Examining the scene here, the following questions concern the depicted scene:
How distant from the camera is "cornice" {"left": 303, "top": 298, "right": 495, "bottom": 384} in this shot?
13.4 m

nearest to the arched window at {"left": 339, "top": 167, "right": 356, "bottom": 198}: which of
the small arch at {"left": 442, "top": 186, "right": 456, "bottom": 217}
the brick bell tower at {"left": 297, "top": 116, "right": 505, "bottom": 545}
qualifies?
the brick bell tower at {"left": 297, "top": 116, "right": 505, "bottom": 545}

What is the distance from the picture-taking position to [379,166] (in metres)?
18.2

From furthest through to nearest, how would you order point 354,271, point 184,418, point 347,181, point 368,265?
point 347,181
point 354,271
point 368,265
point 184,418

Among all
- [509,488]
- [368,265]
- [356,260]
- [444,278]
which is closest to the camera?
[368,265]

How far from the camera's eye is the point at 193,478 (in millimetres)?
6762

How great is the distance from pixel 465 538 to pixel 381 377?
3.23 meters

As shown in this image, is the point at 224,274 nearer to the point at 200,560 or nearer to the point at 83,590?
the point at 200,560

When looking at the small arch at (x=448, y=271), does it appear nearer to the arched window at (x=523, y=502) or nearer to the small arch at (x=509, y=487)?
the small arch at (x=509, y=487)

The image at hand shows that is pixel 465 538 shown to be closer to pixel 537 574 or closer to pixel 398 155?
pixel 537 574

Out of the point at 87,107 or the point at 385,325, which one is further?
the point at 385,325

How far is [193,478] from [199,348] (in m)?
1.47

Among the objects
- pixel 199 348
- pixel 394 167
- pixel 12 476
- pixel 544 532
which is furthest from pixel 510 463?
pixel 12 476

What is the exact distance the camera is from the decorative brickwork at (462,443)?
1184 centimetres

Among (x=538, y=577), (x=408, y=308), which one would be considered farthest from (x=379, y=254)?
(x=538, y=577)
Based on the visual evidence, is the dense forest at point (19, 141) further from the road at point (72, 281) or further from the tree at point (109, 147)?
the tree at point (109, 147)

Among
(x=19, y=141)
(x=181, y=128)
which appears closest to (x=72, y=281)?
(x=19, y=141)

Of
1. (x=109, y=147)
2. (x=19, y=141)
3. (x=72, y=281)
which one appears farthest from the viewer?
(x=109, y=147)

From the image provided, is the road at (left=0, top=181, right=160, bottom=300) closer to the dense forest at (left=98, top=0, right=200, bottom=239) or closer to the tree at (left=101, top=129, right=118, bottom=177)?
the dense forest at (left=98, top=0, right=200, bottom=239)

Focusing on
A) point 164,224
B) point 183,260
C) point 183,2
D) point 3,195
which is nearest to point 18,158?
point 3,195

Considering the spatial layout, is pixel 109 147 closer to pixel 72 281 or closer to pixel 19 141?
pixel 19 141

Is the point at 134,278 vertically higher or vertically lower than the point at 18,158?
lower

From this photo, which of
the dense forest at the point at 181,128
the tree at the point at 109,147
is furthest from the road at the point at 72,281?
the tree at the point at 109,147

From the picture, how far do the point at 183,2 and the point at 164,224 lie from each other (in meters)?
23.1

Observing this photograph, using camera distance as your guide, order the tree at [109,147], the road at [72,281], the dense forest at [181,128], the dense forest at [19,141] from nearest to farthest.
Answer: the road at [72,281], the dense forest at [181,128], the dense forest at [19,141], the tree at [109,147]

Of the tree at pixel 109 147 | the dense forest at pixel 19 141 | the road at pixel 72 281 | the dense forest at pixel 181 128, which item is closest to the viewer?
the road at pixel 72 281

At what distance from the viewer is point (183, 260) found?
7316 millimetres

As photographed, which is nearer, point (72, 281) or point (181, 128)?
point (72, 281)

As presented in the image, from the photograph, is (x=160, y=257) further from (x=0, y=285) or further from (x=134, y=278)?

# [EXERCISE INSTRUCTIONS]
Reproduce all the rows above, substituting "ornamental brickwork" for each occurrence of "decorative brickwork" and leaving everything else unchanged.

# [RESPONSE BELOW]
Examining the scene here, the following questions concern the depicted scene:
How distant from the camera is "cornice" {"left": 303, "top": 298, "right": 495, "bottom": 384} in this shot?
13.4 m

nearest to the arched window at {"left": 339, "top": 167, "right": 356, "bottom": 198}: which of
the small arch at {"left": 442, "top": 186, "right": 456, "bottom": 217}
the brick bell tower at {"left": 297, "top": 116, "right": 505, "bottom": 545}
qualifies?
the brick bell tower at {"left": 297, "top": 116, "right": 505, "bottom": 545}

What is the distance from the picture-taking position to [379,166] (in metres)?
18.2

From furthest through to nearest, how would you order point 354,271, point 184,418, point 347,181, point 368,265?
point 347,181
point 354,271
point 368,265
point 184,418

Among all
- [509,488]
- [368,265]
- [356,260]
- [444,278]
which is closest to the camera?
[368,265]

How far from the camera's eye is the point at 193,478 (in millimetres)?
6762

How great is the distance from pixel 465 538 to pixel 381 377?
3.23 meters

As shown in this image, is the point at 224,274 nearer to the point at 200,560 or nearer to the point at 83,590?
the point at 200,560

When looking at the small arch at (x=448, y=271), does it appear nearer to the arched window at (x=523, y=502) or nearer to the small arch at (x=509, y=487)?
the small arch at (x=509, y=487)

The image at hand shows that is pixel 465 538 shown to be closer to pixel 537 574 or closer to pixel 398 155?
pixel 537 574

Out of the point at 87,107 or the point at 385,325, which one is further?
the point at 385,325

How far is [193,478] from [199,348] (in m)?
1.47

Among the objects
- pixel 199 348
- pixel 394 167
- pixel 12 476
- pixel 544 532
which is furthest from pixel 510 463?
pixel 12 476

What is the exact distance the camera is from the ornamental brickwork at (462,443)?
1184 centimetres

Among (x=538, y=577), (x=408, y=308), which one would be considered farthest from (x=379, y=254)?
(x=538, y=577)
Based on the visual evidence, is the dense forest at point (19, 141) further from the road at point (72, 281) or further from the tree at point (109, 147)?
the tree at point (109, 147)

Among
(x=19, y=141)
(x=181, y=128)
which appears closest to (x=72, y=281)?
(x=19, y=141)

Of
1. (x=109, y=147)
2. (x=19, y=141)
3. (x=72, y=281)
which one appears farthest from the viewer?
(x=109, y=147)

From the image provided, is the road at (left=0, top=181, right=160, bottom=300) closer to the dense forest at (left=98, top=0, right=200, bottom=239) or closer to the tree at (left=101, top=129, right=118, bottom=177)?
the dense forest at (left=98, top=0, right=200, bottom=239)

Focusing on
A) point 164,224
B) point 183,260
C) point 183,2
D) point 3,195
which is nearest to point 18,158?
point 3,195

Considering the spatial layout, is pixel 109 147 closer to pixel 72 281 or closer to pixel 19 141?
pixel 19 141

Is the point at 134,278 vertically higher or vertically lower than the point at 18,158?
lower

From this photo, which of
the dense forest at the point at 181,128
the tree at the point at 109,147
is furthest from the road at the point at 72,281?
the tree at the point at 109,147

From the picture, how far do the point at 183,2 and the point at 164,224 lie from each other (in meters)?
23.1

Observing this photograph, using camera distance as your guide, order the tree at [109,147], the road at [72,281], the dense forest at [181,128], the dense forest at [19,141] from nearest to farthest.
Answer: the road at [72,281], the dense forest at [181,128], the dense forest at [19,141], the tree at [109,147]

Of the tree at pixel 109 147 | the dense forest at pixel 19 141 | the road at pixel 72 281 | the dense forest at pixel 181 128, which item is closest to the viewer?
the road at pixel 72 281

At what distance from the viewer is point (183, 260) found?
7316 millimetres

As photographed, which is nearer, point (72, 281) or point (181, 128)?
point (72, 281)

As presented in the image, from the photograph, is (x=160, y=257) further from (x=0, y=285) or further from (x=134, y=278)?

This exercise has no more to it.